A mark against market

It’s time for US banks to come off their fantasy-accounting highs, according to financial experts.

After recovering from near-collapse during the Great Recession, thanks to a bizarre change in accounting rules that effectively permits banks to classify certain worthless assets and bad debt as good debt — and value it multiple times higher than its present value — the US must change these “mark-to-market” rules, experts say.

“It is indeed time to move past ‘mark-to-fantasy,’” Andrew Cockburn, co-producer of “American Casino,” a feature documentary on the financial crisis, told The Post. “However, given the very, very nasty shock the banks got from mark-to-market in 2007-2008, I doubt whether they will ever again permit such a lapse into reality.”

At stake is the future transparency of the US financial system. And that includes the $10.5 trillion US mortgage market, which could be imperiled if investors don’t have a clue what banks’ assets are really worth, experts argue.

Today’s mark-to-market rules should be junked, critics say, since the US economy is slowly recovering, markets are soaring, and house prices are rising. Therefore, “mark to myth” is no longer needed.

“It may be the single worst accounting rule ever created by a bunch of delusional people who, in medieval times, would be happy to sit around counting the number of angels on the head of a pin,” said Dick Bove, bank analyst for Rafferty Capital Markets. “The most devastating part of mark to market is that it refocused people away from what a bank is actually earning on a day-to-day basis to accounting gimmickry.”

That’s why others have called for a return to pricing bank assets at their original, historical price — because this “fair value” accounting would make the banks’ assets more transparent, analysts say. Banks would be forced to operate on sounder financial principles, they contend.

The easing of mark-to-market accounting is credited with rescuing banks on the brink of collapse during the 2008 financial crisis. Under pressure from Congress, the Financial Accounting Standards Board in 2009 unanimously approved a change that gave auditors more leniency in pricing “illiquid” mortgage assets seen as having long-term value.

US banks, some the largest publicly traded companies, got a free pass, critics say. That was on top of controversial and generous tax-payer-funded bailouts. Before the rules were eased during the Great Recession, banks complained that mark to market caused them to write down billions of dollars in toxic assets, such as securities tied to bad mortgages. That in turn crimped credit markets.
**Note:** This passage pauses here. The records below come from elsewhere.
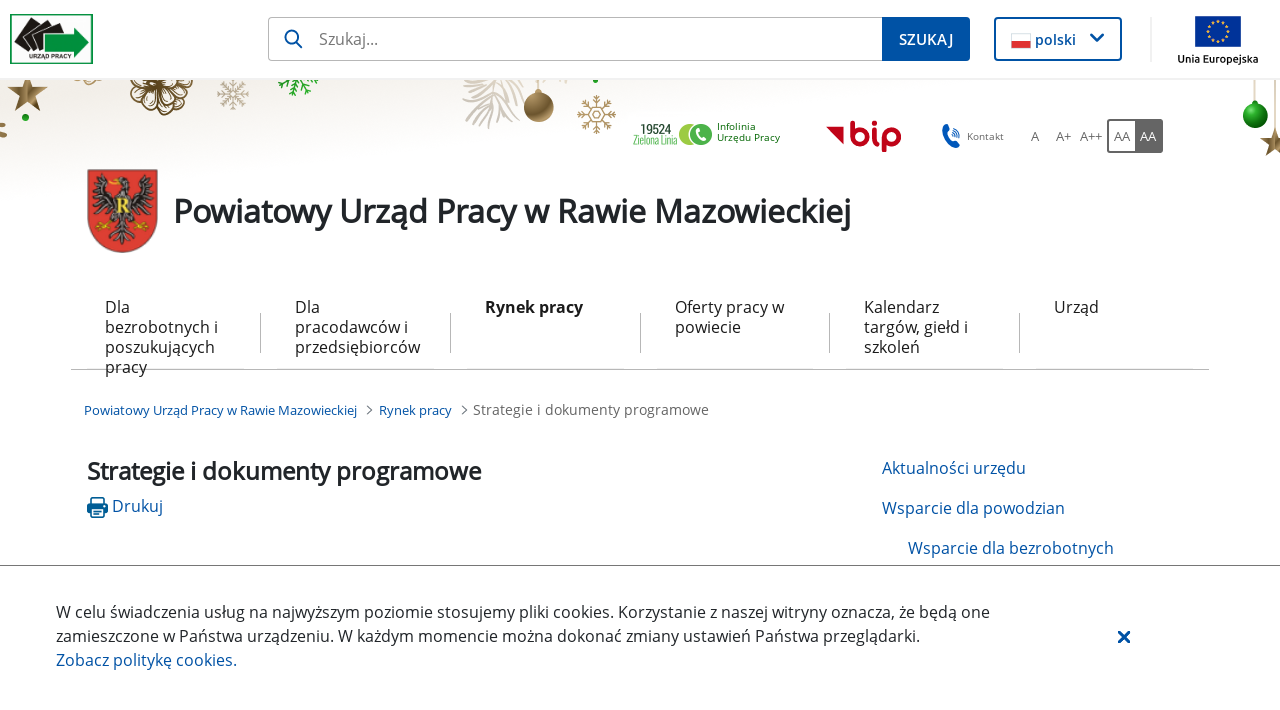

--- FILE ---
content_type: text/javascript
request_url: https://rawamazowiecka.praca.gov.pl/o/labor-office-nnk-theme/js/main.js?browserId=chrome&minifierType=js&languageId=pl_PL&t=1768534480000
body_size: 142
content:
/*1768534480000*/
AUI().ready(function(){});Liferay.Portlet.ready(function(a,b){});Liferay.on("allPortletsReady",function(){});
But Louise Bennetts, an associate director of financial-regulation studies at the Cato Institute, derides mark-to-market accounting as sleight of hand. The market is far better served, she asserted, with accounting rules that “accurately reflect the long-term health of a company.”

And she points out an additional problem: “If you move from one set of accounting rules to another, you can’t really compare balance sheets across time periods,” Bennetts said.